TEXTE FOURNI:
L’Appel des Féministes Indigènes

L’Appel des Féministes Indigènes

Au printemps 2005, l’Appel des «Indigènes de la République» avait lancé
un vif débat sur la réalité du postcolonialisme français dans
l’oppression subie par l’immigration issue des anciennes ou actuelles
possessions françaises. L’ Appel des Féministes indigènes que nous
publions ci-dessous s’inscrit dans la même veine, cherchant à articuler
lutte antiraciste et antisexiste dans un «féminisme paradoxal de
solidarité avec les hommes».1 Une position à discuter, sans aucun doute.


Sous le Haut Marrainage de Solitude,
héroïne de la révoltedes esclaves
guadeloupéens contre le rétablissement de
l’esclavage par Napoléon, de Jamila Bouhired,
révolutionnaire algérienne et de nos mères
immigrées

Appel des Féministes Indigènes

Personnalités politiques, intellectuel-le-s, féministes,
représentants institutionnels… en France, se penchent avec
humanisme et compassion sur le sort des femmes issues de
l’immigration postcoloniale que nous sommes.

Ils nous encouragent à nous émanciper, à nous
défaire de notre état de nature, ou, pour les plus
évoluées d’entre nous, de notre état de
sous-culture. Ils nous protègent contre nos maris, nos
pères et nos frères supposés culturellement
violents, violeurs et voileurs. Ils sont les boucliers sans lesquels
nous sommes vouées à demeurer soumises, mariées de
force à des brutes, excisées…, et peut-être
même lapidées. De leur vigilance zélée
dépend notre libération. Ils parlent en notre nom. Pour
notre
bien…

Messieurs-Dames, le Collectif des Féministes
Indigènes a le plaisir de vous annoncer la fin de la
comédie. Il vous prie de ravaler vos larmes et de remballer vos
bons sentiments.

Ce discours néocolonial et paternaliste est une violence que nous n’acceptons plus.

Nous refusons la dépossession et l’instrumentalisation de nos luttes.

Nous refusons catégoriquement que des personnes non
concernées par des discriminations racistes et sexistes parlent
en notre nom. Comme nous refusons le discours stigmatisant et
essentialisant des femmes issues de l’immigration, qui
prêtent leurs voix au discours dominant, structurellement raciste
et opportunément féministe. Parler à notre place,
c’est nous spolier de nos vies, nous déposséder de
nos parcours et de notre vision du monde. C’est aussi saboter nos
luttes quotidiennes. Nous ne sommes pas dupes de cette
instrumentalisation qui fait de nous des victimes idéales. Les
discours dominants à la fois racistes et sexistes confisquent
notre parole, réduisent notre complexité, nient nos
résistances. Ces procédés s’enracinent dans
les systèmes esclavagistes et coloniaux qui, déjà,
contraignaient les femmes à une double expropriation de leur
corps (à la fois, force de travail et objet sexuel). Nos
mères, loin des stéréotypes du féminisme
blanc, ont toujours su résister. Nous résistons.

Notre démarche est féministe, spécifiquement indigène…

Nous, en tant que femmes vivant en France, héritons des acquis
des luttes des féministes françaises. Mais en tant que
femmes racialisées, nous remettons en question les diktats de
l’universalisme blanc et masculin et du féminisme blanc
qui dénient toutes autres visions du monde ou vécus. Le
féminisme occidental n’a pas le monopole de la
résistance à la domination masculine.

SEGMENT DE DONNÉES:
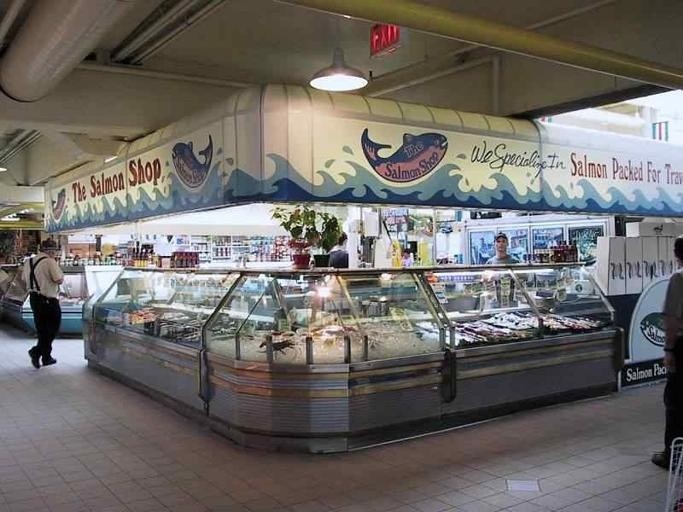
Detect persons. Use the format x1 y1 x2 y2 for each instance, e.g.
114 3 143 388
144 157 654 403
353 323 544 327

CONSIGNE 1:
Répondez aux questions suivantes à l'aide de l'appel des féministes indigènes.
(a) À quelle saison et en quelle année l'Appel des « Indigènes de la République » avait-il été lancé ?
(b) Sous le haut marrainage de qui l'appel est-il placé ?
(c) De quoi le féminisme occidental n'a-t-il pas le monopole, selon l'appel ?
CONSIGNE 2: Rédigez la suite de l'appel des féministes indigènes à partir de sa dernière phrase.

RÉSULTAT DE L'EXERCICE 1:
(a) Au printemps 2005.
(b) De Solitude, héroïne de la révolte des esclaves guadeloupéens contre le rétablissement de l'esclavage par Napoléon, de Jamila Bouhired, révolutionnaire algérienne, et de « nos mères immigrées ».
(c) De la résistance à la domination masculine.

RÉSULTAT DE L'EXERCICE 2:
Nous refusons les présupposés idéologiques selon
lesquels le féminisme serait incompatible avec la foi
religieuse, notamment en portant et défendant la parole
féministe des femmes croyantes. Nous assumons et revendiquons
nos identités plurielles, aux contours variables faits aussi de
contradictions et d’imperfections.

Nous refusons l’injonction à la déloyauté
envers les nôtres avec tous les sacrifices que cela suppose:
rupture familiale, guerre et concurrence des sexes, mise à
distance de nos cultures chaque jour mises en accusation. Nous
interpellons nos communautés et l’ensemble de la
société. Nous dénonçons et nous nous
battons contre les systèmes d’oppression. Nous ne voulons
pas “conscientiser” les femmes issues de
l’immigration, dont nous sommes, ni les juger sur des
critères “d’émancipation” subjectifs.
Chaque femme est en droit de choisir son mode de vie en
continuité, en composition ou en rupture avec sa culture, sa
tradition ou sa religion.

Nous revendiquons l’autonomie de nos luttes et de nos trajectoires.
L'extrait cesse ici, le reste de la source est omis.